People on the Right may say that they do, of course, support all sorts of state activities but, regrettably, when they appear on TV, radio or in newspapers it's invariably to explain why the state should be smaller in one or other particular area of national activity. For obvious reasons that's particularly true at the moment.

This is dangerous politics. A party that cannot say positive things about the role of government - or that does not appear to say positive things about the role of government - is a party that is out of step with public opinion.
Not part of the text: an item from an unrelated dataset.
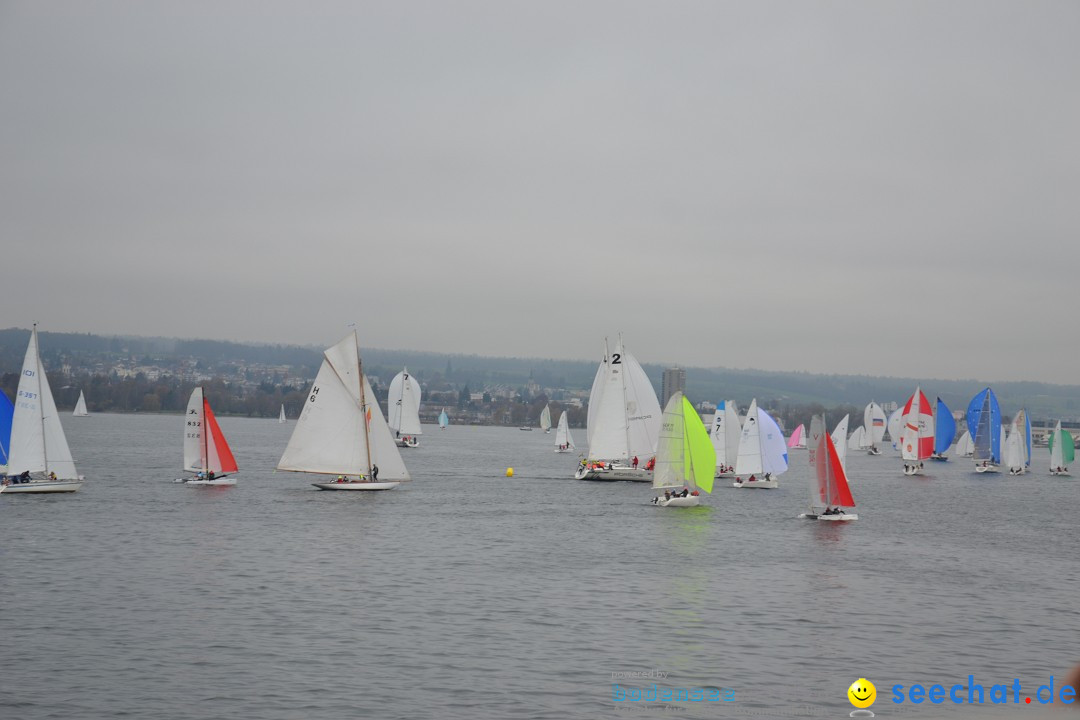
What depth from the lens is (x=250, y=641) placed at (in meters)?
26.2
A ConHome/YouGov poll that I published last week found that only a measly 5% of the British people want to be "almost completely free of both government control and assistance". 25% want "a society where government plays a big role in society" and another 61% want "a society where government plays a limited role in society, providing services and a safety net in hard times". The full survey results are here.

The chart below points to what the public would most like government to do:

Click on chart to enlarge.

Chart role of government5

We didn't ask about every conceivable activity but there are six activities - identified in YouGov's exclusive poll for ConHome - where voters recognise a very considerable role for government:

  1. Maintaining law and order;
  2. Providing healthcare;
  3. Making provisions for unemployment, sickness or disability;
  4. Providing education;
  5. Building road and transport networks;
  6. Collecting and disposing of rubbish.

Conservative MPs and activists appearing in the media and thinking about the public presentation of Tory policies need to be as ready to affirm what they do think are legitimate roles for government as well as being ready to talk about what they want to cut or trim. The public will be more ready to trust the Conservative Party with making what they see as necessary cuts if they believe that we have a heartfelt and intellectual commitment to certain core government functions and those functions are more than fighting crime and maintaining the armed forces.

Let me give the last word to Margaret Thatcher. This is what the Iron Lady said in 1988, in a speech to the Church of Scotland:

"It is on the family that we in government build our own policies for welfare, education and care. You recall that Timothy was warned by St. Paul that anyone who neglects to provide for his own house (meaning his own family) has disowned the faith and is "worse than an infidel". We must recognise that modern society is infinitely more complex than that of Biblical times and of course new occasions teach new duties. In our generation, the only way we can ensure that no-one is left without sustenence, help or opportunity, is to have laws to provide for health and education, pensions for the elderly, succour for the sick and disabled."

Quite right. The family is the building block of a free and compassionate society but the government has vital and central roles - and those roles extend beyond nightwatchman functions.